Arctic: LO = 0.2956585 , FL = 0.3558230 , M = 0.3782717 , FU = 0.3940214 , HI = 0.4521517, STEP = 1.5 * (FU - FL) = 0.0572976 inner fences: fencelower = FL - STEP = 0.2985254 fenceupper = FU + STEP = 0.451319 outer fences: FENCElower = FL - 2 * STEP = 0.2412278 FENCEupper = FU + 2 * STEP = 0.4521517 outside values: 0.2956585 (Baffin) is outside the inner lower fence but still within the outer lower fence 0.4521517 (Wrangle) is outside both, the inner upper fence and the outer upper fence .

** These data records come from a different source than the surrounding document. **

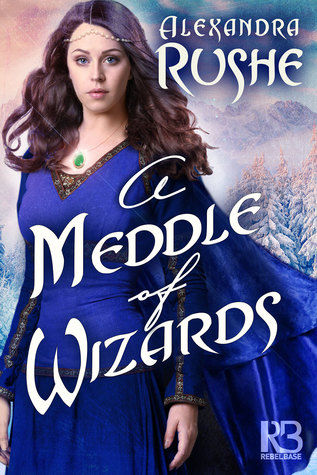 A Meddle of Wizards (Fledgling Magic #1)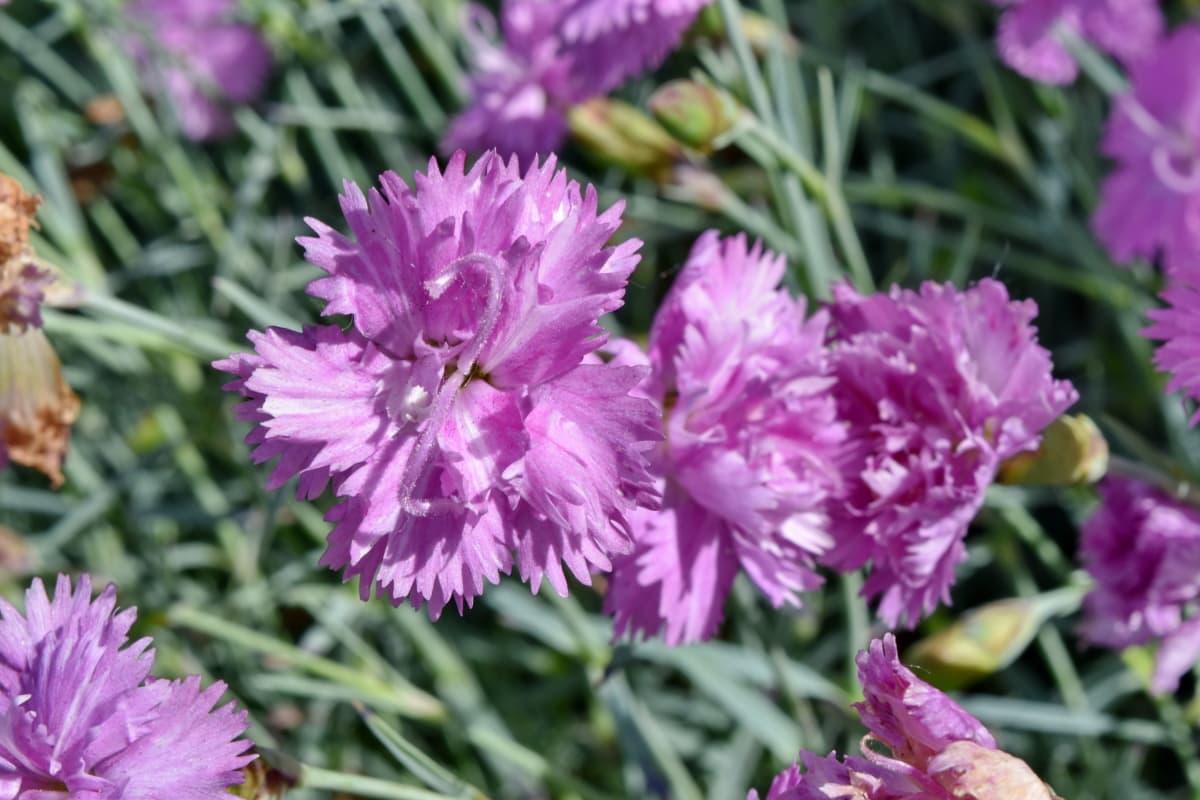 康乃馨, 雌蕊, 春季时间, 夏天, 盛开, 花园, 植物区系, 花, 叶, 性质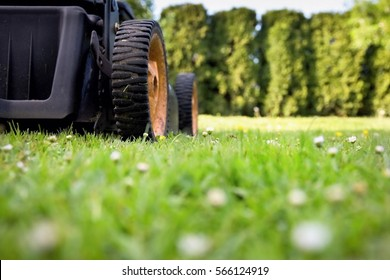 Mowing the lawn. Detail Motor mower is placed on a beautiful green lawn mowed, sunny day.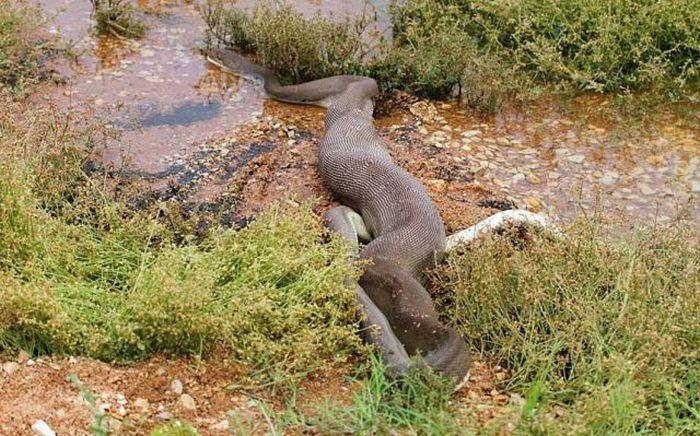 serpiente contra cocodrilo14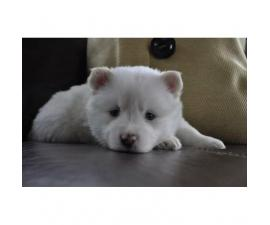Beautiful white male Pomsky puppies for sale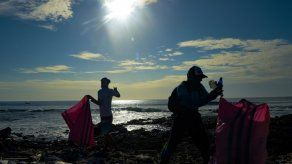 Cada año, se recogen más de ocho toneladas de residuos plásticos en las playas del archipiélago de Galápagos.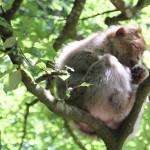 Berberaffe im Baum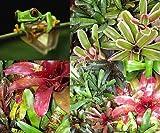 Bromeliad Terrarium Vivarium Wholesale Neoregelia 25 Pack 10 Plus Varieties
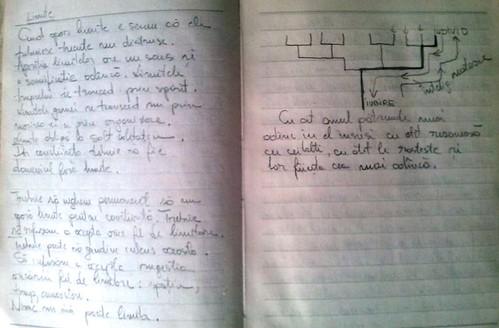 istoria_blogului1_81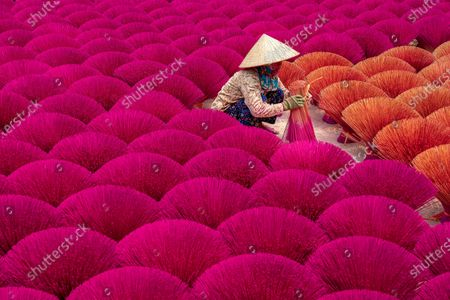Stock Image of Bunches of incense sticks create a beautiful display of colour as they are laid out to dry.  A worker carefully laid out dozens of the vibrant bundles on the ground closely together.  Aerial shots of the incense factory in Quang Phu Cau, Hanoi, Vietnam, show the sticks creating a sea of red and brown.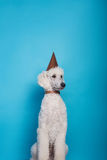 Um estúdio disparou de um cão que veste um chapéu do partido Caniche real Retrato do estúdio sobre o fundo azul Imagens de Stock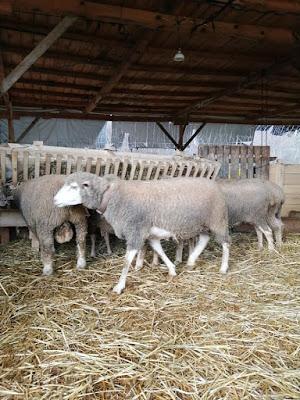 koyunlara koç ne zaman katılır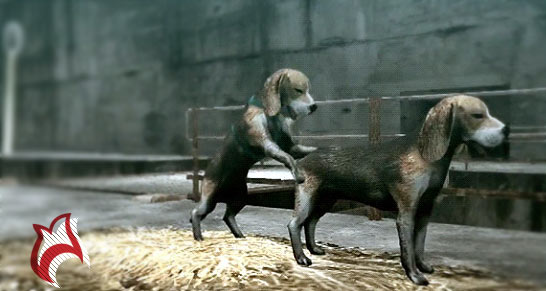 tokyo-jungle-ps3-review-breeding-massvio.com_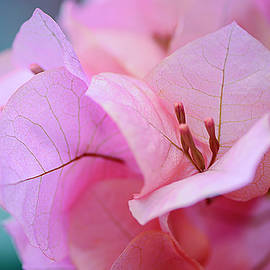 Pink  Flowers at Botanical Gardens by Cordia Murphy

Caribbean: LO = 0.3431153 , FL = 0.4564570 , M = 0.5672313 , FU = 0.6176714 , HI = 0.6651427, STEP = 1.5 * (FU - FL) = 0.2418216 inner fences: fencelower = FL - STEP = 0.2146354 fenceupper = FU + STEP = 0.859493 outer fences: FENCElower = FL - 2 * STEP = -0.0271862 FENCEupper = FU + 2 * STEP = 1.101315 outside values: none

Indian: LO = 0.2913821 , FL = 0.4100382 , M = 0.5103464 , FU = 0.5380831 , HI = 0.5979989, STEP = 1.5 * (FU - FL) = 0.1920674 inner fences: fencelower = FL - STEP = 0.2179708 fenceupper = FU + STEP = 0.7301505 outer fences: FENCElower = FL - 2 * STEP = 0.0259035 FENCEupper = FU + 2 * STEP = 0.9222178 outside values: none

Mediterranean: LO = 0.3988228 , FL = 0.4425692 , M = 0.4691476 , FU = 0.5568152 , HI = 0.6405458, STEP = 1.5 * (FU - FL) = 0.171369 inner fences: fencelower = FL - STEP = 0.2712002 fenceupper = FU + STEP = 0.7281842 outer fences: FENCElower = FL - 2 * STEP = 0.0998312 FENCEupper = FU + 2 * STEP = 0.8995532 outside values: none

East_Indies: LO = 0.2852783 , FL = 0.3281823 , M = 0.3714344 , FU = 0.4396405 , HI = 0.4650611, STEP = 1.5 * (FU - FL) = 0.1671873 inner fences: fencelower = FL - STEP = 0.160995 fenceupper = FU + STEP = 0.6068278 outer fences: FENCElower = FL - 2 * STEP = -0.0061923 FENCEupper = FU + 2 * STEP = 0.7740151 outside values: none

After reexpressing the data, at first glance, this display looks perhaps a little better than our original picture. Looking at the boxplots, we can see there are less outliers in the reexpressed data set. Although there is an improvement, the spreads of each batch are still not equal and there still seems to be a dependence between level and spread, Here, since this method did not work, we could try different methods of transformations such as the power family, log transformation, or ladders of powers.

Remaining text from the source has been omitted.